Here we see a closed cycle of a new type. Iodine and bromine in a dispersed state become part of the substance of the Earth’s surface. Their atoms or free ions are captured by living organisms and concentrated in the compounds they make up, which contain up to 8.5% of iodine and sometimes more, as for example the bodies of sea sponges.20 Apparently, part of the dispersed atoms of iodine is also seized by chemical reactions of the surface, and makes up vadose minerals. It is quite possible though, that these chemical reactions can take place only in direct or indirect relation to living matter, or that they are observed only under conditions that are favorable for accumulating organic matter, the product of life. In the course of time, iodide and bromic products of organisms, as well as vadose organic minerals, which are always related to life, decompose. Iodine and bromine thereby return to the state of atoms and ions in order to begin the same cyclic process again.

Two phenomena are typical in this cyclic process: the influence of life and the weak concentration of iodine. It takes a long time for the cyclical process to be completed. Lately a new factor has appeared, which is humans. Throughout geological time, the iodine collected by life remained intact in coal with a weak concentration of about 6 × 10-4 %. Now, humans burn coal and, in such a way, introduce many thousands of tons of iodine into the atmosphere, which, after a million years returns to living matter. Another process of this kind concerns the iron ores that are always rich in iodine; they appear in the biosphere through an organogenic method or with the participation of life.

Such a cyclic process, covering a geologically long period, involves a small number of iodine atoms at a time. The main mass of iodine atoms is in a state of complete dispersal. This example shows that studying only minerals and rocks is far from giving us a complete picture of the existence of chemical elements in the Earth’s crust. It should also include the most widespread elements constituting the Earth’s crust – the cyclic elements. Here, not dispersal, but living matter, living organisms, plays a conspicuous part. The history of chemical elements cannot be understood without it.

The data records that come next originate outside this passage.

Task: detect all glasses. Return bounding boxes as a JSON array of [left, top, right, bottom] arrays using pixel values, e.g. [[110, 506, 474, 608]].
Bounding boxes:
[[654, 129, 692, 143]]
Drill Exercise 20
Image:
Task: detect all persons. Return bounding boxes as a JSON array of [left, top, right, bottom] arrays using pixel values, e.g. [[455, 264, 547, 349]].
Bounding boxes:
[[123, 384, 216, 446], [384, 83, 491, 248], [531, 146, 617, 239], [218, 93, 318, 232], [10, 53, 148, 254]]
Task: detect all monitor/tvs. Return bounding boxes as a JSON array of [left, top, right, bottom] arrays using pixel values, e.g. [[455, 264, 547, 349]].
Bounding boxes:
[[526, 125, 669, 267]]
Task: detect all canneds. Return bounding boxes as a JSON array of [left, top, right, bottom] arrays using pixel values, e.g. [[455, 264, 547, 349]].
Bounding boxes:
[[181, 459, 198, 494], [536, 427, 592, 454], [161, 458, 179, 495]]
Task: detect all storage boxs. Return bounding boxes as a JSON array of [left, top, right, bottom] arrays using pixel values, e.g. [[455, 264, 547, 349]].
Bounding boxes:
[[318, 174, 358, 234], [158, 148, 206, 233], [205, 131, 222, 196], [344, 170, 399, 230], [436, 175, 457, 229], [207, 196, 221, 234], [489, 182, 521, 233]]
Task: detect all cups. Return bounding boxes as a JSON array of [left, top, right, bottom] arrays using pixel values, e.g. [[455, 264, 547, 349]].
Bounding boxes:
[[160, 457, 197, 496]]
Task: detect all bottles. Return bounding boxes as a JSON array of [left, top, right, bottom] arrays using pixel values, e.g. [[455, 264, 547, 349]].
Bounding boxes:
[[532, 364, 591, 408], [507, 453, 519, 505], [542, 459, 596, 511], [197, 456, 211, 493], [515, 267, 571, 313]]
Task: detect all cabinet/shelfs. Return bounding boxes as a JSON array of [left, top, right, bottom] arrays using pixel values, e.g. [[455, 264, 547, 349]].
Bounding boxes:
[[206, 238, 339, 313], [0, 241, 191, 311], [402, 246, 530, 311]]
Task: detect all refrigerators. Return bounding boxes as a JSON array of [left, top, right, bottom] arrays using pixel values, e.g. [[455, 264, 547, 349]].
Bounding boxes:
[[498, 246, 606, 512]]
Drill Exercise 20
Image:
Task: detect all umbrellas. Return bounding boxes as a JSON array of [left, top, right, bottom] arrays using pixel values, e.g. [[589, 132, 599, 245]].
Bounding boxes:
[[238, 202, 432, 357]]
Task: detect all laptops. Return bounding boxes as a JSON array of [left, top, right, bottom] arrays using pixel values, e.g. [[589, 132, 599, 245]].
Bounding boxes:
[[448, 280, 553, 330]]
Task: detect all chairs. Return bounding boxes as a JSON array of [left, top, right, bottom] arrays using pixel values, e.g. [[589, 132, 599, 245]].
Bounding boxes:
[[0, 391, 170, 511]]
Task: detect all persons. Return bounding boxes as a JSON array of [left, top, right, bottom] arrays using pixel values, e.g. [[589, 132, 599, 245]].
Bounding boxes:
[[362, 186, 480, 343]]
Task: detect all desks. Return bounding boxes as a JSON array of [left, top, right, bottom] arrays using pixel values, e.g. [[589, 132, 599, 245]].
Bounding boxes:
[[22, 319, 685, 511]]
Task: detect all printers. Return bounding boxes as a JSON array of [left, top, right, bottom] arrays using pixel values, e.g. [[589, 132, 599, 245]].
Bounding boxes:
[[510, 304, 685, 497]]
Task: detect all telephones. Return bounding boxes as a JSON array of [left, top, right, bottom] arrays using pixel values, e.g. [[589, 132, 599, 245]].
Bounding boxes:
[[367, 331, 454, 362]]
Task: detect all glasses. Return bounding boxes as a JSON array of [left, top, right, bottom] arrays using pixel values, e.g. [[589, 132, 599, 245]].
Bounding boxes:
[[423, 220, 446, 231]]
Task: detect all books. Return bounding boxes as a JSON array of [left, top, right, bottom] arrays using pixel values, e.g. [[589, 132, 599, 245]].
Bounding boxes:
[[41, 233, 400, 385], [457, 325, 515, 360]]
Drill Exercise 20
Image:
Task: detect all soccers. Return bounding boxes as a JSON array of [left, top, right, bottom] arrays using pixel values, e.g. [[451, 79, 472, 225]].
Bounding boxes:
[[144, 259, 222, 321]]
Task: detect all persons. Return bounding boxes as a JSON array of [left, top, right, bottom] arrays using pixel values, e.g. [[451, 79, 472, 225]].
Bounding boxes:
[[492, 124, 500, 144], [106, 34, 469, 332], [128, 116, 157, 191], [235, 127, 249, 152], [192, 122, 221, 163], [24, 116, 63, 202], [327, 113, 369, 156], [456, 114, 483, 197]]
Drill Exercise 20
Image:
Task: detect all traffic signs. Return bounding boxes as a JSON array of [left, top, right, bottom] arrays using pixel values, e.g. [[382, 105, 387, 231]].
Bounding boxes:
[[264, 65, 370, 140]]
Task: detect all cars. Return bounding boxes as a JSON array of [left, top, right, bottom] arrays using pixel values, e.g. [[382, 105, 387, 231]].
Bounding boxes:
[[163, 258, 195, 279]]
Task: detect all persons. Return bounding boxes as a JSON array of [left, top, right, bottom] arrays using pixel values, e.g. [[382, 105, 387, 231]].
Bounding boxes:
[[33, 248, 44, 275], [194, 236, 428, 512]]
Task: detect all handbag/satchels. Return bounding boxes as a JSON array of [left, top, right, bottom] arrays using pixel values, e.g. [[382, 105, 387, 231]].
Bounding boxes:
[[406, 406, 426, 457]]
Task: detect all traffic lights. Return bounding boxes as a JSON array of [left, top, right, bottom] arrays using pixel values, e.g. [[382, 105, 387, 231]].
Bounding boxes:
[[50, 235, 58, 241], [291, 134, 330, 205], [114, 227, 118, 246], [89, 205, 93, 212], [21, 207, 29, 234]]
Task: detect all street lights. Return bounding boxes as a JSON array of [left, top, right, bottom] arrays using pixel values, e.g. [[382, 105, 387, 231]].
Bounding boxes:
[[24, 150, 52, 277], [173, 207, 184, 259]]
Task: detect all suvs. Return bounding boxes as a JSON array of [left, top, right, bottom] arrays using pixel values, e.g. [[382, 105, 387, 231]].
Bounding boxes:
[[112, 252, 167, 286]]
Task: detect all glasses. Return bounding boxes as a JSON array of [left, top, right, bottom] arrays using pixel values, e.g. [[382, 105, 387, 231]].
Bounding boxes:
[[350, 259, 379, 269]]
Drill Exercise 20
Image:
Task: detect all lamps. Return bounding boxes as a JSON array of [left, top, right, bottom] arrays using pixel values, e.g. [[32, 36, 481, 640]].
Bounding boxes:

4 living organisms in the earth’s crust

From the geochemical point of view, living organisms are not an accidental phenomenon in the chemical organization of the Earth’s crust; they make up its most essential and integrated part. They are inseparably connected with the inert matter of the Earth’s crust such as rocks and minerals. In the majority of their papers, biologists who study living organisms ignore the inseparable and functional connection existing between a living organism and its surroundings. Although realizing clearly the organization of the organism, they fail to realize the organization of the surroundings in which the organism lives (i.e., the biosphere.) They see these surroundings as inert and independent of the organism, “cosmic,” as Claude Bernard has well put it.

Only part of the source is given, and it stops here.